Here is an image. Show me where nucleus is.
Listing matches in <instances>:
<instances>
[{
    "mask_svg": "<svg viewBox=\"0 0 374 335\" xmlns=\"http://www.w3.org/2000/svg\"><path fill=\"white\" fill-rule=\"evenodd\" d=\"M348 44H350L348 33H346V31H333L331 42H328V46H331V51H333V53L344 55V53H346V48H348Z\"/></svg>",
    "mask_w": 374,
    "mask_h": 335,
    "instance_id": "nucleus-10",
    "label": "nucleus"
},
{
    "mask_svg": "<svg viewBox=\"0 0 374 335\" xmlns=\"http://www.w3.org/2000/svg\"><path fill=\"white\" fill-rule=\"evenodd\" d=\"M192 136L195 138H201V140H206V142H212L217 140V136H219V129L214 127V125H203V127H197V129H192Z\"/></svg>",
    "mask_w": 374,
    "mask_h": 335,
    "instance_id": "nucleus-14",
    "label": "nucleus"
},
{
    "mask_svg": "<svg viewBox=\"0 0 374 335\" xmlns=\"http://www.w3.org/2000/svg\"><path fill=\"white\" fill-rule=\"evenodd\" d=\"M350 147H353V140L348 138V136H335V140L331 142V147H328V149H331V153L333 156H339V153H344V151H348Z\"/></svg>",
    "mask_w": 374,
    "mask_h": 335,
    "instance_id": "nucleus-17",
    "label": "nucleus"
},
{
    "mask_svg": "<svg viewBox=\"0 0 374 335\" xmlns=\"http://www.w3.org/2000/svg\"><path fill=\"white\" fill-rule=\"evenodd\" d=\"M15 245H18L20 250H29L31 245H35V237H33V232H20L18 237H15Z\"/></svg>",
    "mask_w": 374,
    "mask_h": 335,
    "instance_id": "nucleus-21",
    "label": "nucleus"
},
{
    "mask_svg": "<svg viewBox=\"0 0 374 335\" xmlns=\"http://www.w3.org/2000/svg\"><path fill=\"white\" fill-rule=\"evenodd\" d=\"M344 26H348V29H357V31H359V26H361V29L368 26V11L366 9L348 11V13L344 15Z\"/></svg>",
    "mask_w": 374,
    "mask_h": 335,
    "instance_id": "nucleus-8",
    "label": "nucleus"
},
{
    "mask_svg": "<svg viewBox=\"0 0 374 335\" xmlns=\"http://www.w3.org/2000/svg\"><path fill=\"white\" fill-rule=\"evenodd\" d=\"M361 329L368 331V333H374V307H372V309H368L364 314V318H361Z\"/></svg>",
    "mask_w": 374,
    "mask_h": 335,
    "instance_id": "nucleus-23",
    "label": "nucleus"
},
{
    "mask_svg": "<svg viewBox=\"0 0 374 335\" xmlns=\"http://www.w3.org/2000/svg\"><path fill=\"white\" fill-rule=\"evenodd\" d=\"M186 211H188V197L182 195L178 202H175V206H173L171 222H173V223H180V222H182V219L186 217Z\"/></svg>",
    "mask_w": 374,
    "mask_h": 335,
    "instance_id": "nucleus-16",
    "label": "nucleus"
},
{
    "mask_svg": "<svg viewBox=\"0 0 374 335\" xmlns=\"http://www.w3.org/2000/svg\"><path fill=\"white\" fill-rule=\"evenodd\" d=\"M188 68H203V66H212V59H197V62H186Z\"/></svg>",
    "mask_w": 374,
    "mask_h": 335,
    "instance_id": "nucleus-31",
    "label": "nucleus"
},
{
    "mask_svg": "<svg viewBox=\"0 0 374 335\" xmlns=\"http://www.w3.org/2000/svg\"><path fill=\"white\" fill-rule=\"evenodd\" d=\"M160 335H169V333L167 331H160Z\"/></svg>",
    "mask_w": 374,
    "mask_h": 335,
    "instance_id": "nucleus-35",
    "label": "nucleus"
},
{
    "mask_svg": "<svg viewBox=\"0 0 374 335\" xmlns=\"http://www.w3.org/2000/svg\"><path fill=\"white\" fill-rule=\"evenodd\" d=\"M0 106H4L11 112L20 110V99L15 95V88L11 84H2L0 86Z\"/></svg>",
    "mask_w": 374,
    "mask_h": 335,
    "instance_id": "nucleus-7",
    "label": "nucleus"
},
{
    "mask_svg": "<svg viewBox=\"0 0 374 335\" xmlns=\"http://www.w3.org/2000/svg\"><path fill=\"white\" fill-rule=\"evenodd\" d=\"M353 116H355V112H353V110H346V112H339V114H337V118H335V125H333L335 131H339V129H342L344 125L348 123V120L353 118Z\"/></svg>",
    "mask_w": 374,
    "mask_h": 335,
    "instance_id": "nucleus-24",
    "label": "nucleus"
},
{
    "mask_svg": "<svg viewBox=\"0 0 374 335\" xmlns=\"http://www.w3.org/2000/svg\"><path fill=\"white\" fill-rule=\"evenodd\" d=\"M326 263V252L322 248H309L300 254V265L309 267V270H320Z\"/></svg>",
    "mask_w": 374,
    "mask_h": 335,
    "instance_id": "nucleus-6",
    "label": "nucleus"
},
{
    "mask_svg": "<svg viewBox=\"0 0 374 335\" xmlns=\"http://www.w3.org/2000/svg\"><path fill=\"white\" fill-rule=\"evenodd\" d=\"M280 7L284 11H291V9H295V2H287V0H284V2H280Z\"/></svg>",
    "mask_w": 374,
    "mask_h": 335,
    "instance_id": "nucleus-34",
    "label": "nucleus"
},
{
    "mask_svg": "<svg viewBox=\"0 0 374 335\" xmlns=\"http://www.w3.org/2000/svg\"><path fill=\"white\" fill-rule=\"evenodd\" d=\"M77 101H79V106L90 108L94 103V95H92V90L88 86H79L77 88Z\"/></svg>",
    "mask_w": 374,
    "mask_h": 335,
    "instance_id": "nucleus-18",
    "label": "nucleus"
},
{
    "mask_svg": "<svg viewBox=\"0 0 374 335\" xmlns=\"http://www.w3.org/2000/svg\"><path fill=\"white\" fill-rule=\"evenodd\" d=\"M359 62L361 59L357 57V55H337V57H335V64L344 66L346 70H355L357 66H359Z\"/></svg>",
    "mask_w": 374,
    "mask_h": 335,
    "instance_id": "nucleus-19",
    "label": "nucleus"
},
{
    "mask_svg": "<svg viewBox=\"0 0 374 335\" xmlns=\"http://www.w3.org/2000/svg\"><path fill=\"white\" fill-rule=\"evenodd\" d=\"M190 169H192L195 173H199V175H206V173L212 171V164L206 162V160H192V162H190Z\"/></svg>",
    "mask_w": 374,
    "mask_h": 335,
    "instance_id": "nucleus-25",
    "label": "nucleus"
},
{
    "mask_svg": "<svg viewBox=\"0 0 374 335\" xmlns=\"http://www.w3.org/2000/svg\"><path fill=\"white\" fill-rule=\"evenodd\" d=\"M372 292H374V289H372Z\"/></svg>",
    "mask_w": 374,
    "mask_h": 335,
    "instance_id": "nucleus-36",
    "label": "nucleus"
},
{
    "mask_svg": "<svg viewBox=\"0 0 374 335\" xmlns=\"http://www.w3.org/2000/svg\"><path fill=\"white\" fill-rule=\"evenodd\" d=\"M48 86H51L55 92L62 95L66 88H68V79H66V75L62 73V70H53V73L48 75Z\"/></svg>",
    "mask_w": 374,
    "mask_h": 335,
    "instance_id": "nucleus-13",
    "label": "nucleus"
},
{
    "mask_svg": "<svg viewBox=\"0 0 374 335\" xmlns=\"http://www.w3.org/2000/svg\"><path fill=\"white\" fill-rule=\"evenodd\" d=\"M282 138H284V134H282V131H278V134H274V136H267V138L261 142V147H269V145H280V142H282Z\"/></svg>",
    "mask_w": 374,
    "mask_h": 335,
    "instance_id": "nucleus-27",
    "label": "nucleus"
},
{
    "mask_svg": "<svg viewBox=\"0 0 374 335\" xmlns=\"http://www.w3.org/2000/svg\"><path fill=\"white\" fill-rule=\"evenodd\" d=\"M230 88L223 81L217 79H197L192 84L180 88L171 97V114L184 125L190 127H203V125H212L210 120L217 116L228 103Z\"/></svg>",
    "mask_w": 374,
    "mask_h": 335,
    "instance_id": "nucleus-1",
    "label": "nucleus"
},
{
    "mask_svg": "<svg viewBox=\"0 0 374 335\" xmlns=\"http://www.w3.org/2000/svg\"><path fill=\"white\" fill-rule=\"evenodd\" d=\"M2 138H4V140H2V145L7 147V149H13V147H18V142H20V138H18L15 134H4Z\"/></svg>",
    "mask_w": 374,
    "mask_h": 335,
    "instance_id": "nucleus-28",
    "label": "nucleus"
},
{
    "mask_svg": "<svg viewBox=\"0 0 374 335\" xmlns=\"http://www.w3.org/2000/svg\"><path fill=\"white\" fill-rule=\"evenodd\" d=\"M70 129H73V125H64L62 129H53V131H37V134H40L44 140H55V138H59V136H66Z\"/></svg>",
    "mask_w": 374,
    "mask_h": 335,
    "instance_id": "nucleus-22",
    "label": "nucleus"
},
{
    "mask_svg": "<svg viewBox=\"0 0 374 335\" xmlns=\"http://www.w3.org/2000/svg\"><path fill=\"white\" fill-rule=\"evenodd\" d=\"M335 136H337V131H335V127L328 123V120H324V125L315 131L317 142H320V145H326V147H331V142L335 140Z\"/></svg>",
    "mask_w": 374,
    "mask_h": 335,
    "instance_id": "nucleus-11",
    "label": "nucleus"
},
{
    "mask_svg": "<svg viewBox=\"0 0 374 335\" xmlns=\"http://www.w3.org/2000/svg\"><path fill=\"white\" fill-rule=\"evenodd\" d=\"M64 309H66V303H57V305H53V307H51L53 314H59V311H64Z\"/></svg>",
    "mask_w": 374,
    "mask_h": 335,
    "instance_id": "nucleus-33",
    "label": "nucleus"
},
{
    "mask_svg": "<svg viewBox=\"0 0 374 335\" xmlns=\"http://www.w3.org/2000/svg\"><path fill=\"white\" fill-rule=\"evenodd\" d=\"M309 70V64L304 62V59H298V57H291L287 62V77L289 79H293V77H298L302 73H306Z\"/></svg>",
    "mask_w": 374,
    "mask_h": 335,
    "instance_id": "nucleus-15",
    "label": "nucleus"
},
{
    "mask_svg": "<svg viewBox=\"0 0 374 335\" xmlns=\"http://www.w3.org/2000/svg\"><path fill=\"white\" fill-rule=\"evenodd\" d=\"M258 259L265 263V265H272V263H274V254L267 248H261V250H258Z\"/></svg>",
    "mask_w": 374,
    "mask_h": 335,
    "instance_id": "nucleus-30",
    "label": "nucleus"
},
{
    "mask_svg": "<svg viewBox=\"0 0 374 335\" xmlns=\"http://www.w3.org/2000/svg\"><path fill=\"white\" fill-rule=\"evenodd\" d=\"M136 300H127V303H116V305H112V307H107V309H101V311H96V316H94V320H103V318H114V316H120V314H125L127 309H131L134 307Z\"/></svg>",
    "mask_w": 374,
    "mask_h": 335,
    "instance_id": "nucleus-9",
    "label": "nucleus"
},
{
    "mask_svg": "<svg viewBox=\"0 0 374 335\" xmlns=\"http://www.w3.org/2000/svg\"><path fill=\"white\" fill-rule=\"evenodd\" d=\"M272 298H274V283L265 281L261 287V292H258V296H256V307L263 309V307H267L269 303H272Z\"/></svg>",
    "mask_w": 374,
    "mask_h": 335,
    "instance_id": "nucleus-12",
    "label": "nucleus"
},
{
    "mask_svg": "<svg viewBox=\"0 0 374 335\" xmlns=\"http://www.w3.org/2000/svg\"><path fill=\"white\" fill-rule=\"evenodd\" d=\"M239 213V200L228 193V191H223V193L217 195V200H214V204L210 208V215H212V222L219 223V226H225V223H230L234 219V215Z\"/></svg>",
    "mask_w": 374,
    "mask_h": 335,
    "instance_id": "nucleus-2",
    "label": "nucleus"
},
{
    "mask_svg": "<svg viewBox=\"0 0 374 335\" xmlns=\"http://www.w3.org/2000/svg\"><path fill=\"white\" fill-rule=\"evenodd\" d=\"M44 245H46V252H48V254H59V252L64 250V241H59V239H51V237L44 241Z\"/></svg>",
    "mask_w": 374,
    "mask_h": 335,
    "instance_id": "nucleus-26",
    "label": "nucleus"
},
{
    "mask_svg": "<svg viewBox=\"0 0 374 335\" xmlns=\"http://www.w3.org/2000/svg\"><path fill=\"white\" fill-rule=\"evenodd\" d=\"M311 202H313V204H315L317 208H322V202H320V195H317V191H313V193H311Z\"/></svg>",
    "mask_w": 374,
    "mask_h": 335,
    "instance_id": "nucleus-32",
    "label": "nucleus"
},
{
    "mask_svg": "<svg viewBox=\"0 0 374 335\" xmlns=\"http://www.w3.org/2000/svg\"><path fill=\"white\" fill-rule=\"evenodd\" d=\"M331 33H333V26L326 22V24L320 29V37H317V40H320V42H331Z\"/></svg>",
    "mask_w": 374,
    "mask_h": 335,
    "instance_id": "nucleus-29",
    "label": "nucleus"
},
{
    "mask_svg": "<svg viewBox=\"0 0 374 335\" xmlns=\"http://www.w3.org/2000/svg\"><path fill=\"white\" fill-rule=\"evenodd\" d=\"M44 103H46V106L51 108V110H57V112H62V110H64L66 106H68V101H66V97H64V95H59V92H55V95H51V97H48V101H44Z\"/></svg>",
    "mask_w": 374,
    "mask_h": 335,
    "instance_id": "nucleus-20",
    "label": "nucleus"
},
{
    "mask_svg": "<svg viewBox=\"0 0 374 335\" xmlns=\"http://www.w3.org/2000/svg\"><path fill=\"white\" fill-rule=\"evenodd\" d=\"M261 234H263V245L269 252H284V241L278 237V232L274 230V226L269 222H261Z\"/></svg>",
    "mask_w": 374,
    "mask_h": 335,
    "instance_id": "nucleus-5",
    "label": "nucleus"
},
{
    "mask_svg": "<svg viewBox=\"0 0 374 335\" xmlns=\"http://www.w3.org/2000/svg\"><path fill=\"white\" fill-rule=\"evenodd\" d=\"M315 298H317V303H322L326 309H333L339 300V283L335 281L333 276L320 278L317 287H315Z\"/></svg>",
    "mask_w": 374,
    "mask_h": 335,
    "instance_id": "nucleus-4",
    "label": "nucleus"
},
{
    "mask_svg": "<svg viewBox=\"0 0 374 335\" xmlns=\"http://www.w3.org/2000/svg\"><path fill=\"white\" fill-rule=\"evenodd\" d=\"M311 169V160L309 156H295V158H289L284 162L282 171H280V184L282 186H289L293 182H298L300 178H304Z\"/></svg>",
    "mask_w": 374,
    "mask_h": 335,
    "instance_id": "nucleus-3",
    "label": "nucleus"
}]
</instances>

____

__What the task asks__.
Gather every line of the listing above that contains the string "instances", matching case exactly.

__Reply__.
Listing matches in <instances>:
<instances>
</instances>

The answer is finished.